For 75 years, the American Australian Association has worked to strengthen the alliance between the two countries as a conduit of culture, commerce and community, opening doors to endless possibilities.
The Murdoch Center will allow the Association to showcase the intellectual and artistic abilities of more than 1,000 graduate scholars, veterans and artists who have been awarded over US$15 million in grants by the Association. “We are very proud of our scholarship and exchange programs, which are designed to offer fair opportunities to Americans and Australians alike, becoming one of the largest Indigenous exchange programs between the United States and Australia,” said Amb. John Berry (retired), now President of the Association.
“I remember my father launching the American Australian Association 75 years ago. Australia had entered the Second World War as a member of the British Empire and ended having been saved by the United States, resulting in this new bilateral relationship becoming crucial. And what was true then is absolutely the case now, with the world facing many historic challenges, including the rise of a belligerent China. To further this understanding, the Association plays an important role in creating post-graduate scholarships for talented young Australian and American researchers, whose work has transformed and saved lives,” said Mr. Murdoch at the opening of the Murdoch Center. "Finally, I would just add, it means much to me to have Lachlan here today sharing in this important moment and continuing the family tradition. So, many thanks to all for what you have done for the Association and for what you surely will do for the two countries that I call home, Australia and the United States.”
“Australia’s relationship with America is our most important, and it’s never been stronger or closer thanks to organizations like this,” said Anthony Pratt, also speaking at the opening ceremony. He continued, “the Pratt Foundation is honored to support the establishment of the new center and I’m proud to be here tonight alongside Rupert and Lachlan Murdoch as we celebrate the 75th anniversary of this great Association.”
In the spirit of the evening, Ambassador Caroline Kennedy stated, “there is no more important relationship in the world right now than the US and Australia.”
The Murdoch Center will enable the United States Studies Centre in Sydney and the Perth USAsia Centre, part of the American Australian Association family, to bring their world class research from Australia to the United States. It will also empower the Association to carry forward its mission of deepening economic engagement between the two nations through business roundtables, conferences and in other gatherings that encourage trade, investment and innovation. Much of this work will come under the auspices of the Association’s Business Council, co-chaired by Lachlan Murdoch and former Association Chair, Jennifer Nason.

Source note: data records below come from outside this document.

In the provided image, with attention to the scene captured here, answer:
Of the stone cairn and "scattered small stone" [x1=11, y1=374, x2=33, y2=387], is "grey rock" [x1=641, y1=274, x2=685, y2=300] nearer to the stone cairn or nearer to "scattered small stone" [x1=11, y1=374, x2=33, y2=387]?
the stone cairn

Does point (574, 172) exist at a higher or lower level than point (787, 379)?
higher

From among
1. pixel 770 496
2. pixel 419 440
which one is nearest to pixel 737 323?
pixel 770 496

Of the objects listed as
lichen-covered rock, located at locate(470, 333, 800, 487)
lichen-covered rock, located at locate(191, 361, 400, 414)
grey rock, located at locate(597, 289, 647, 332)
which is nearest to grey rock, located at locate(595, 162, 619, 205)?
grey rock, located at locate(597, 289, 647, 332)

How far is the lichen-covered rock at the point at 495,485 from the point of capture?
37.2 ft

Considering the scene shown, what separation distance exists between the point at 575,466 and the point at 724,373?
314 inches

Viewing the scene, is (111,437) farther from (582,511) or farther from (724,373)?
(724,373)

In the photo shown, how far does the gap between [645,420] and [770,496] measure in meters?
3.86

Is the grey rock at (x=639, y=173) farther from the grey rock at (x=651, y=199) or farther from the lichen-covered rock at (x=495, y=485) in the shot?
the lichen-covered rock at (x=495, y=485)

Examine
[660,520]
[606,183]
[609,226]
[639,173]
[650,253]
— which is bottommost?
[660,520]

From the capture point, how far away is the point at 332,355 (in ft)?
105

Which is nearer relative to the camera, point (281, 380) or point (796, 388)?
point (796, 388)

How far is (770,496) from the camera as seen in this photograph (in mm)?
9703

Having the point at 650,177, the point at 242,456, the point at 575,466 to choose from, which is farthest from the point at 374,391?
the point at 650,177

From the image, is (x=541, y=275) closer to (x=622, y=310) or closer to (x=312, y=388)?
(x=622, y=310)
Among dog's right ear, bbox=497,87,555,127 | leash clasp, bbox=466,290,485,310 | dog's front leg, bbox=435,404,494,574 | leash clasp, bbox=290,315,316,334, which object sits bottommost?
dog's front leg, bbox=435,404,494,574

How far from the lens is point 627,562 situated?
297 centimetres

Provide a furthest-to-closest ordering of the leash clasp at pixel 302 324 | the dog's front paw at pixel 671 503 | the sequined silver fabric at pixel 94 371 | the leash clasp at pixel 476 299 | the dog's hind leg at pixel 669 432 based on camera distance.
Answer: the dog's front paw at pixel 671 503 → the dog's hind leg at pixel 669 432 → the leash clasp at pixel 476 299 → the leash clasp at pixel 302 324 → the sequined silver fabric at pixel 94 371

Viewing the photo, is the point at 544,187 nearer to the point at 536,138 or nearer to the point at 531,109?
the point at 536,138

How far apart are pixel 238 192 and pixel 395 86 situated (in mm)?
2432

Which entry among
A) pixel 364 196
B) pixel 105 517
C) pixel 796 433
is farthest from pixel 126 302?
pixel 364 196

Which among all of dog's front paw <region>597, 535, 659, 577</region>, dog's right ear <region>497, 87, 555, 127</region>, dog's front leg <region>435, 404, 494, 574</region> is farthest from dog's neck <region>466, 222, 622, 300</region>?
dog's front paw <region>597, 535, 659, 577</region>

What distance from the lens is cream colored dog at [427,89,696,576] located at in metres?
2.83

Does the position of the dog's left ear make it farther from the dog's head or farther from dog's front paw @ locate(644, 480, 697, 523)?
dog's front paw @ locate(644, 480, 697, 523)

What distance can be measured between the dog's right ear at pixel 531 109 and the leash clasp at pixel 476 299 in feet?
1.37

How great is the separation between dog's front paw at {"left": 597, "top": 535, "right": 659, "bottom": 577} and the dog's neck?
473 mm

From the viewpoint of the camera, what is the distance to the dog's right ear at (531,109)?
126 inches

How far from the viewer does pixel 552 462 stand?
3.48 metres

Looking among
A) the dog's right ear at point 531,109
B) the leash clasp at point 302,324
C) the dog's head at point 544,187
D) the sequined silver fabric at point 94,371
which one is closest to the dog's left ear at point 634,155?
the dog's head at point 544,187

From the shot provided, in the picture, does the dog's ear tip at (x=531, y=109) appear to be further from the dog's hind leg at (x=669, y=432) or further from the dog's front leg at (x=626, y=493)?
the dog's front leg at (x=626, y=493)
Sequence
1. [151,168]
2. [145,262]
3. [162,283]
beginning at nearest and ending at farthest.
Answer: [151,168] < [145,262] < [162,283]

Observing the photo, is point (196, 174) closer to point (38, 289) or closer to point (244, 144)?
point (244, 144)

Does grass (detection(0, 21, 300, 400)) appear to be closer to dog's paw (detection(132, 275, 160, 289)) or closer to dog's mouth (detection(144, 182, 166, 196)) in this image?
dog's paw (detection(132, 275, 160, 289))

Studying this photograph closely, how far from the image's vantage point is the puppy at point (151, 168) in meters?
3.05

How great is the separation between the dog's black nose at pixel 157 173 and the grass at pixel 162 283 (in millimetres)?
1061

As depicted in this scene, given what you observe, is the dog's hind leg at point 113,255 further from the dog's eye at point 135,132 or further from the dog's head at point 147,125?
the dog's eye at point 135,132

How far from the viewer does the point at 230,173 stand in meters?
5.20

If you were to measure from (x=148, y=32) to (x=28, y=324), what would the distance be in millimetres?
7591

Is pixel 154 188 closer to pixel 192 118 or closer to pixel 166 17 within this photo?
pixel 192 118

The Murdoch Center will allow the Association to provide resources to arriving Australians and a home for the community in New York City.
Photos from the event: https://we.tl/t-6wBJwQdiu8
Photo Credit: Jenna Bascom Photography
Note to Editors: The photograph of the ribbon cutting features an Indigenous Artwork in the background, commissioned by the American Australian Association from the APY Art Centre Collective. The work is a collaboration between eight Indigenous women artists based in Adelaide, South Australia: Rhoda Tjitayi, Sandra Pumani, Josephine Mick, Tjimpuna Williams, Jennifer Ingkatji, Yaritji Heffernan, Leah Brady and Nyunmiti Burton.
L to R: Craig Chapman, Amb. Caroline Kennedy, Amb. John Berry (Ret.), Rupert Murdoch, Lachlan Murdoch, Anthony Pratt, Amb. Arthur Sinodinos & Jennifer Nason.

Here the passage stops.